Trump himself posted on Truth Social that his results were "extremely good." He claimed to have achieved a perfect score of 30 out of 30 on a cognitive test for the fourth consecutive time – evidence, he said, of "extreme intelligence." "Are the Dumbocrats really surprised?" he asked mockingly. His physician, Sean Barbabella, praised Trump's numbers as "excellent." An AI-assisted analysis estimated the president's heart age at 14 years younger, he added.

However, the Wall Street Journal noted that the White House memorandum omitted various test results related to cardiovascular disease. And what was included, one independent surgeon from Texas told the paper, was "almost too good to be true" for a man of Trump's age.

In hindsight, the same might be said of Joe Biden's medical reports. Doctors attested to the then-president's impeccable health before he had to withdraw his reelection bid due to obvious cognitive deficits. Shortly thereafter, he was diagnosed with advanced prostate cancer – apparently missed in earlier check-ups. Or perhaps not.

According to a tell-all book by CNN moderator Jake Tapper and Axios journalist Alex Thompson, Biden's mental exhaustion began as early as 2015, after his son died of a brain tumor. Once in office, a "politburo" of advisors and his wife Jill reportedly shielded the weakened president from much of the workload. Access to him was restricted. Yet many in the White House must have witnessed his physical decline. "But they all kept quiet," wrote one Washington correspondent. "Biden's gait looked like he might stumble at any moment, his daily schedule consisted of only a few appointments with generous breaks. But how do you report on that seriously?"
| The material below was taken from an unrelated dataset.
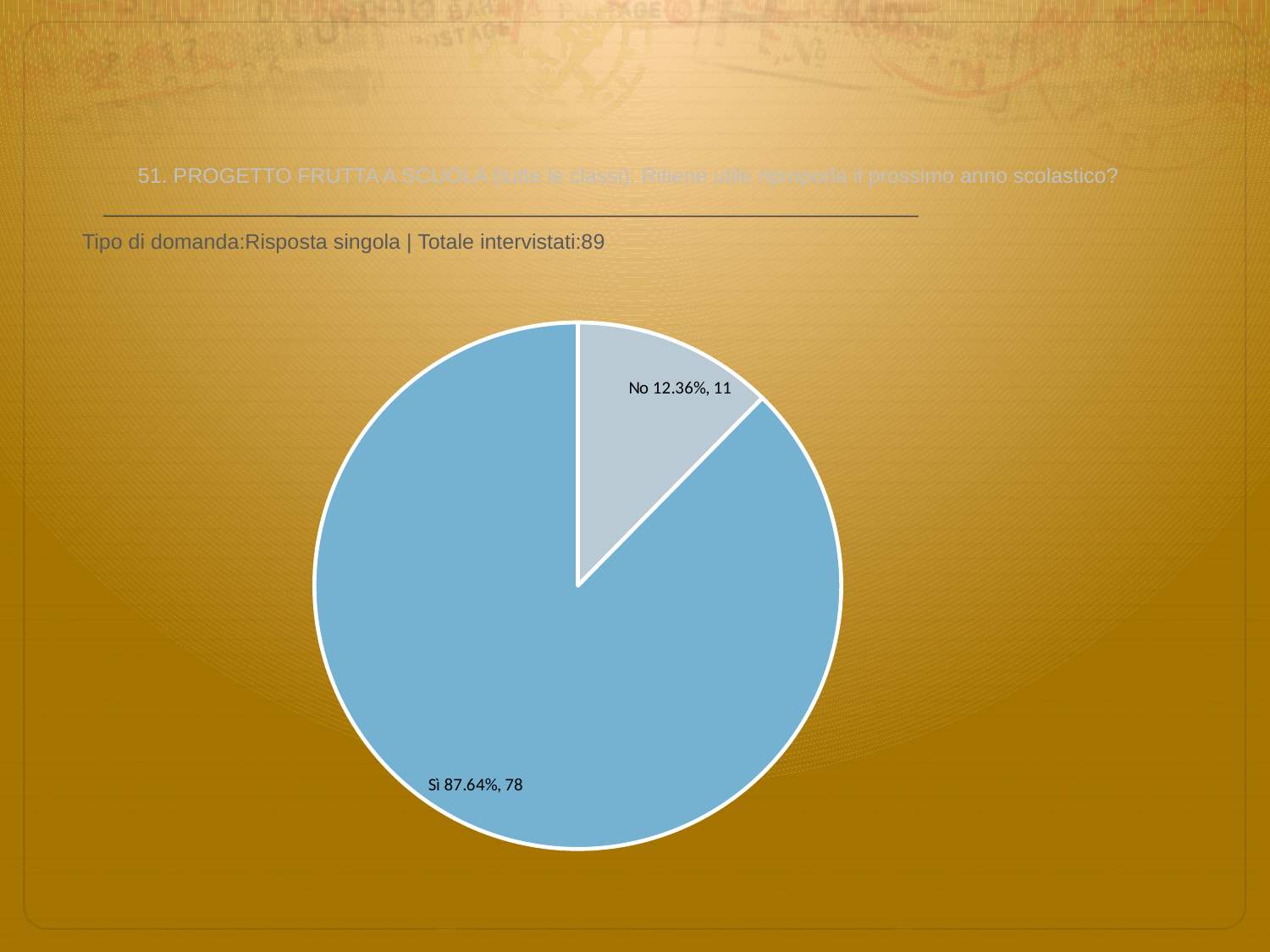
How many respondents answered 'Sì'? 78 How many respondents answered 'No'? 11 What is the difference in the number of respondents between 'Sì' and 'No'? 67 What percentage share does the 'Sì' slice have? 87.64% What is the total number of respondents across both slices? 89 Which has more respondents, 'Sì' or 'No'? Sì Which slice is the smallest in the pie chart? No What colour is the 'Sì' slice? blue What kind of chart is shown on the slide? pie chart What percentage share does the 'No' slice have? 12.36% Which slice is the largest in the pie chart? Sì How many slices does the pie chart have? 2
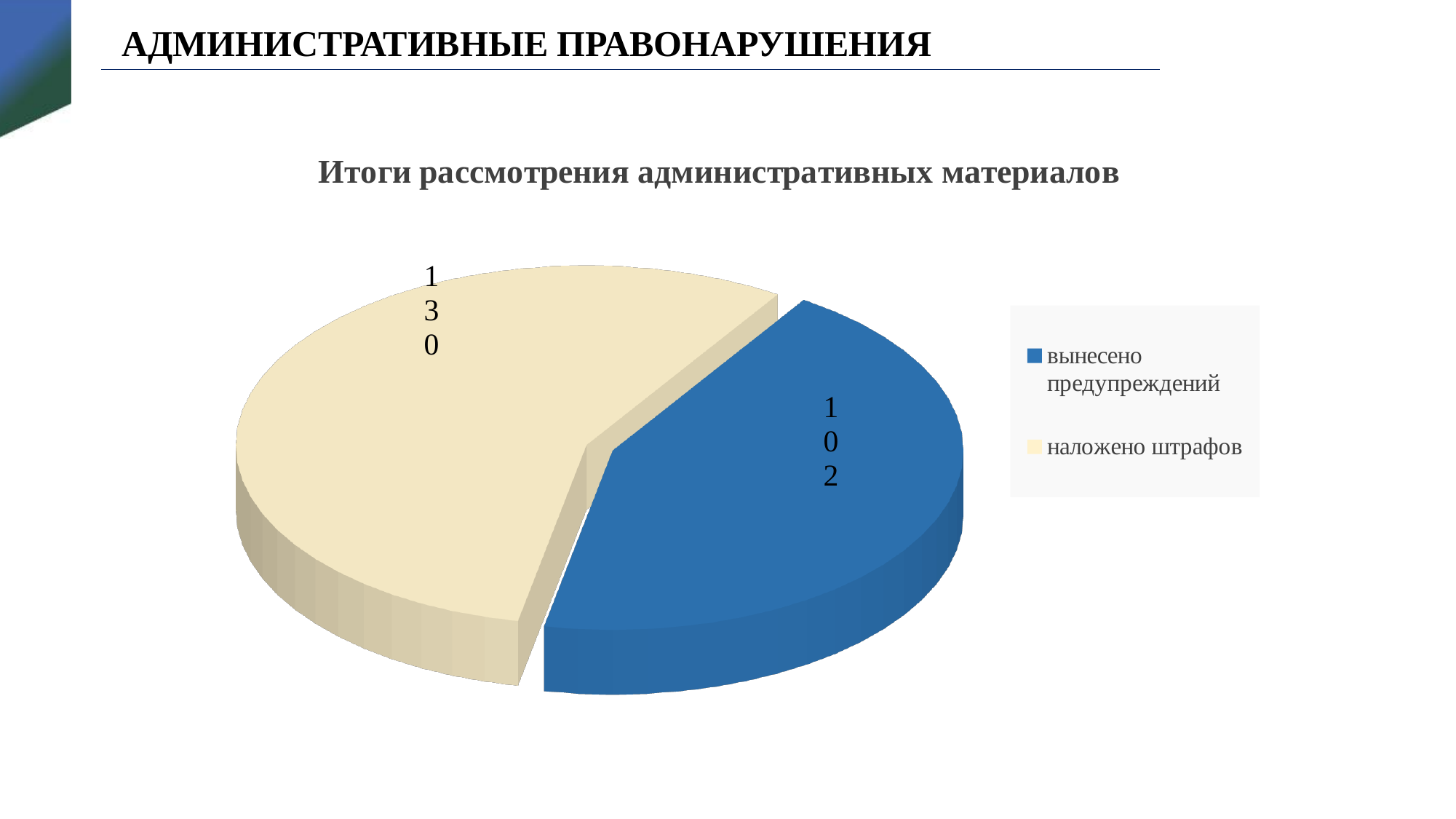
Which category has the smallest slice of the pie? вынесено предупреждений What kind of chart is shown on the slide? pie chart How many entries does the legend list? 2 What is the value for "вынесено предупреждений"? 102 Which is larger: the value for "вынесено предупреждений" or the value for "наложено штрафов"? наложено штрафов What is the title of the chart? Итоги рассмотрения административных материалов Which colour represents "вынесено предупреждений" in the pie chart? blue Which category has the largest slice of the pie? наложено штрафов What is the total of the two slices in the pie chart? 232 What is the difference between the values for "наложено штрафов" and "вынесено предупреждений"? 28 What is the value for "наложено штрафов"? 130 How many slices does the pie chart have? 2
With Trump, the media has abandoned such restraint. "Are we allowed to declare Donald Trump sick?" asked the Süddeutsche Zeitung recently, calling psychologist John Gartner of Johns Hopkins University. Gartner argued that the current president is a "danger to the public." While other doctors refrain from remote diagnoses, Gartner considers silence "unethical." He attributes to Trump a toxic mix of extreme narcissism, antisocial behavior, aggressiveness, sadism, and paranoia – the same disorder psychoanalyst Erich Fromk used to define Adolf Hitler's psychology.

"The President is a very sick man," Elisha Jay Edwards wrote about Grover Cleveland. No one believed him. With Donald Trump, belief is not the issue. His opponents consider it certain that the president is severely disturbed. But wishful thinking may also be at play. Just as people wanted Biden to be fit for the job, some now wish for a heart condition that would end the nightmare of the Trump presidency – or hope for removal from office due to mental incapacity.

How healthy it is to entertain such thoughts is another matter entirely. The history of presidential health secrets suggests one thing is certain: the truth always comes out. But usually decades later. Long after the votes have been counted. And long after the presidency has ended.